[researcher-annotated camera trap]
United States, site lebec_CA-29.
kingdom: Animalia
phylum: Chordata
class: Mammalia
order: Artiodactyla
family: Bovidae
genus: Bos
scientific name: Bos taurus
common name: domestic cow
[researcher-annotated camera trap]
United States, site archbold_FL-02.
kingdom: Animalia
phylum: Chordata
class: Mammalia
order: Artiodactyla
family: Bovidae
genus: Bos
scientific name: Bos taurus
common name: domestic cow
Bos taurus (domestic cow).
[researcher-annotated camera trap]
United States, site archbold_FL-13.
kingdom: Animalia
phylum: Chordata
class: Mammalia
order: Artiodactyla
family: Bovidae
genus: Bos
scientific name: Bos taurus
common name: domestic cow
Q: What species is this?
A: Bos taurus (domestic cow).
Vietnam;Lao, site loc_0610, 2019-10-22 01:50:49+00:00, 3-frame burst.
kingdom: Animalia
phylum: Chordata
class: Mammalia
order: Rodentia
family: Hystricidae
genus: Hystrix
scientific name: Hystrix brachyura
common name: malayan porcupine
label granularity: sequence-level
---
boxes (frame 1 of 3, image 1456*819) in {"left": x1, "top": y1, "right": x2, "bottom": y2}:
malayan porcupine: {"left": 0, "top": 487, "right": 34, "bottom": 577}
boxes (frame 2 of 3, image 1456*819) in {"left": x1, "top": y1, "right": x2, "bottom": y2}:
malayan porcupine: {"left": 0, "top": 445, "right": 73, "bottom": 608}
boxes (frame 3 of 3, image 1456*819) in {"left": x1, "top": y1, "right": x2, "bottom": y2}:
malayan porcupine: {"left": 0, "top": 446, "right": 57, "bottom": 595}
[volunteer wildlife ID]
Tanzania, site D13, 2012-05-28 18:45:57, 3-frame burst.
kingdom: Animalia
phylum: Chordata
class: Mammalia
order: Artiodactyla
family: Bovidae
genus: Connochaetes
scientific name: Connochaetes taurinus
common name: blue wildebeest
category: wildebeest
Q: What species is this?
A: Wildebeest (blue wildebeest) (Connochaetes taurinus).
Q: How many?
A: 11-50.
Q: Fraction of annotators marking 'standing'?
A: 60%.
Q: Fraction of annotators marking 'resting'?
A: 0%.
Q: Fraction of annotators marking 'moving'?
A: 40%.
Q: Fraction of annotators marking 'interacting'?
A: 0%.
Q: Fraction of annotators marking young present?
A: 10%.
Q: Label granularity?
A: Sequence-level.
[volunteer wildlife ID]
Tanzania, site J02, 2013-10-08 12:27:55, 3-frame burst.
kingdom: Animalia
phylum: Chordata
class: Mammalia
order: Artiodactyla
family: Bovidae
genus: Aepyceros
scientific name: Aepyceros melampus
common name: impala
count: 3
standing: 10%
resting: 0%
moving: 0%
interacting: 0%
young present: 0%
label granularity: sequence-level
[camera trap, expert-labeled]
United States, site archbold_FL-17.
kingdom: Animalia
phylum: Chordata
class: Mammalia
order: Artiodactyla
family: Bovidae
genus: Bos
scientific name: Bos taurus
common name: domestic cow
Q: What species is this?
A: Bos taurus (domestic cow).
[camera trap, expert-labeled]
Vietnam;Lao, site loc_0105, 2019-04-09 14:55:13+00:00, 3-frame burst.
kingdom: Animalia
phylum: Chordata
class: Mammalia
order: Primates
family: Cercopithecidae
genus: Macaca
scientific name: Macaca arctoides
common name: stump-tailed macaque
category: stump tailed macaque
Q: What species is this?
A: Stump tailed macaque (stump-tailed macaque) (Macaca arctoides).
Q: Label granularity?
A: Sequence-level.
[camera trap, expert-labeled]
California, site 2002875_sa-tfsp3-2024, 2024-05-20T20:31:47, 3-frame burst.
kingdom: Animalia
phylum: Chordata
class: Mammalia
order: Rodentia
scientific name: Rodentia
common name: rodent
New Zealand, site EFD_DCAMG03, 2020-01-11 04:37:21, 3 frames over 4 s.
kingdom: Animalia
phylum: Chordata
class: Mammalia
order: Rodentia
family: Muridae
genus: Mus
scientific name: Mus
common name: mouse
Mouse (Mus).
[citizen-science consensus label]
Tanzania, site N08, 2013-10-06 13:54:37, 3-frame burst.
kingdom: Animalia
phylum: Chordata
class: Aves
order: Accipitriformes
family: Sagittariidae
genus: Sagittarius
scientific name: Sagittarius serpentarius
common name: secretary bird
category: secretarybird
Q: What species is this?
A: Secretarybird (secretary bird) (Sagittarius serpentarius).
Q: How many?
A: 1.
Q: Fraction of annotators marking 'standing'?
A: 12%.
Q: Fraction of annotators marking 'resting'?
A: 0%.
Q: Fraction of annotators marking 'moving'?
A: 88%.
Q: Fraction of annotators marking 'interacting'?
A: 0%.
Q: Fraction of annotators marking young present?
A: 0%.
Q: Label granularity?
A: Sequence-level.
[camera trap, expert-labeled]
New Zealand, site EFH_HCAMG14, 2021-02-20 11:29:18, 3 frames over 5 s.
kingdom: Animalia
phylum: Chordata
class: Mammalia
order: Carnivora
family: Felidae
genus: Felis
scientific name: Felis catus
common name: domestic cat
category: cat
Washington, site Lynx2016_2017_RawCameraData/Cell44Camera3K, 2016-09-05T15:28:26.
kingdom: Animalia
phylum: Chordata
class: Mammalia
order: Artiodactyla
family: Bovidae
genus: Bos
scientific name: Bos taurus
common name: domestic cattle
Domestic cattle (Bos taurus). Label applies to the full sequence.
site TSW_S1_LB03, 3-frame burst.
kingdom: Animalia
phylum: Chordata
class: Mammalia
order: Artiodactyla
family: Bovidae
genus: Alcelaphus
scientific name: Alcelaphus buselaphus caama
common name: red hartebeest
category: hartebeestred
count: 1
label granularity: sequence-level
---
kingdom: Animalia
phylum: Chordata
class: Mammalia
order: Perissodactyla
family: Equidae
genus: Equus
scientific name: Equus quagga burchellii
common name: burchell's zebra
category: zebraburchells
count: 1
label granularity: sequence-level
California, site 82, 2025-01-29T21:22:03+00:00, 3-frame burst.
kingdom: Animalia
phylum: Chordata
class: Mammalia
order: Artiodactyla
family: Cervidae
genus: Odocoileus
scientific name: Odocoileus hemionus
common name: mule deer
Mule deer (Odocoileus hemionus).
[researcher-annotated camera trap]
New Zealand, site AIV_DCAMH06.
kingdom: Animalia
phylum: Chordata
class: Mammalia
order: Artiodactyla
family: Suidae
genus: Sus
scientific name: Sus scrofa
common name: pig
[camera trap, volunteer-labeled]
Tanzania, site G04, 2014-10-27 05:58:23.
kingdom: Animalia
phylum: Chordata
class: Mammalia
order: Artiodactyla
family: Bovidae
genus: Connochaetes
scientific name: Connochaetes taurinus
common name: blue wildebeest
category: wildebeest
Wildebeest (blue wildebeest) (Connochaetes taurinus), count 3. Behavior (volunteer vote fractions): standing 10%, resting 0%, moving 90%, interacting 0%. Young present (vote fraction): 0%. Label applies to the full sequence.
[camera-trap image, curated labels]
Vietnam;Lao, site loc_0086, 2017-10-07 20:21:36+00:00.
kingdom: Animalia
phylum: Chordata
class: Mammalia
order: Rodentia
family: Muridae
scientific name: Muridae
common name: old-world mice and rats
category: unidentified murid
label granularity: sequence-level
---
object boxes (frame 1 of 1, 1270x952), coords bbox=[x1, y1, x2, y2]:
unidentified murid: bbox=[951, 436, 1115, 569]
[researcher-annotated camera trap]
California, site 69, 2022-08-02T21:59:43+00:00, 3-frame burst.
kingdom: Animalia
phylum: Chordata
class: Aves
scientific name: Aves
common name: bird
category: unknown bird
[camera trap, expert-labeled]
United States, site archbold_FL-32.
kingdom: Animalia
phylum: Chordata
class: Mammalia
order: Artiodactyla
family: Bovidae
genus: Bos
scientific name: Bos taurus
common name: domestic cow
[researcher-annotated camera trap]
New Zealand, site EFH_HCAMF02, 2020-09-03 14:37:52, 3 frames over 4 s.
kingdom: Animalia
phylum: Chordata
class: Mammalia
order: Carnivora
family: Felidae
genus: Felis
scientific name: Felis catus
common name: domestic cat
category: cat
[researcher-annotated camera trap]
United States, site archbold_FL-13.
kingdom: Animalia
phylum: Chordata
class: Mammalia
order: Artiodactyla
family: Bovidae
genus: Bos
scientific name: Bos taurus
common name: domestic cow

§

**REQUIRED ACTION**
Among the entries above, locate the lines containing "New Zealand, site EFD_DCAMG03, 2020-01-11" and "order: Accipitriformes", and transcribe exactly those two lines and all lines between.

**TASK RESPONSE**
New Zealand, site EFD_DCAMG03, 2020-01-11 04:37:21, 3 frames over 4 s.
kingdom: Animalia
phylum: Chordata
class: Mammalia
order: Rodentia
family: Muridae
genus: Mus
scientific name: Mus
common name: mouse
Mouse (Mus).
[citizen-science consensus label]
Tanzania, site N08, 2013-10-06 13:54:37, 3-frame burst.
kingdom: Animalia
phylum: Chordata
class: Aves
order: Accipitriformes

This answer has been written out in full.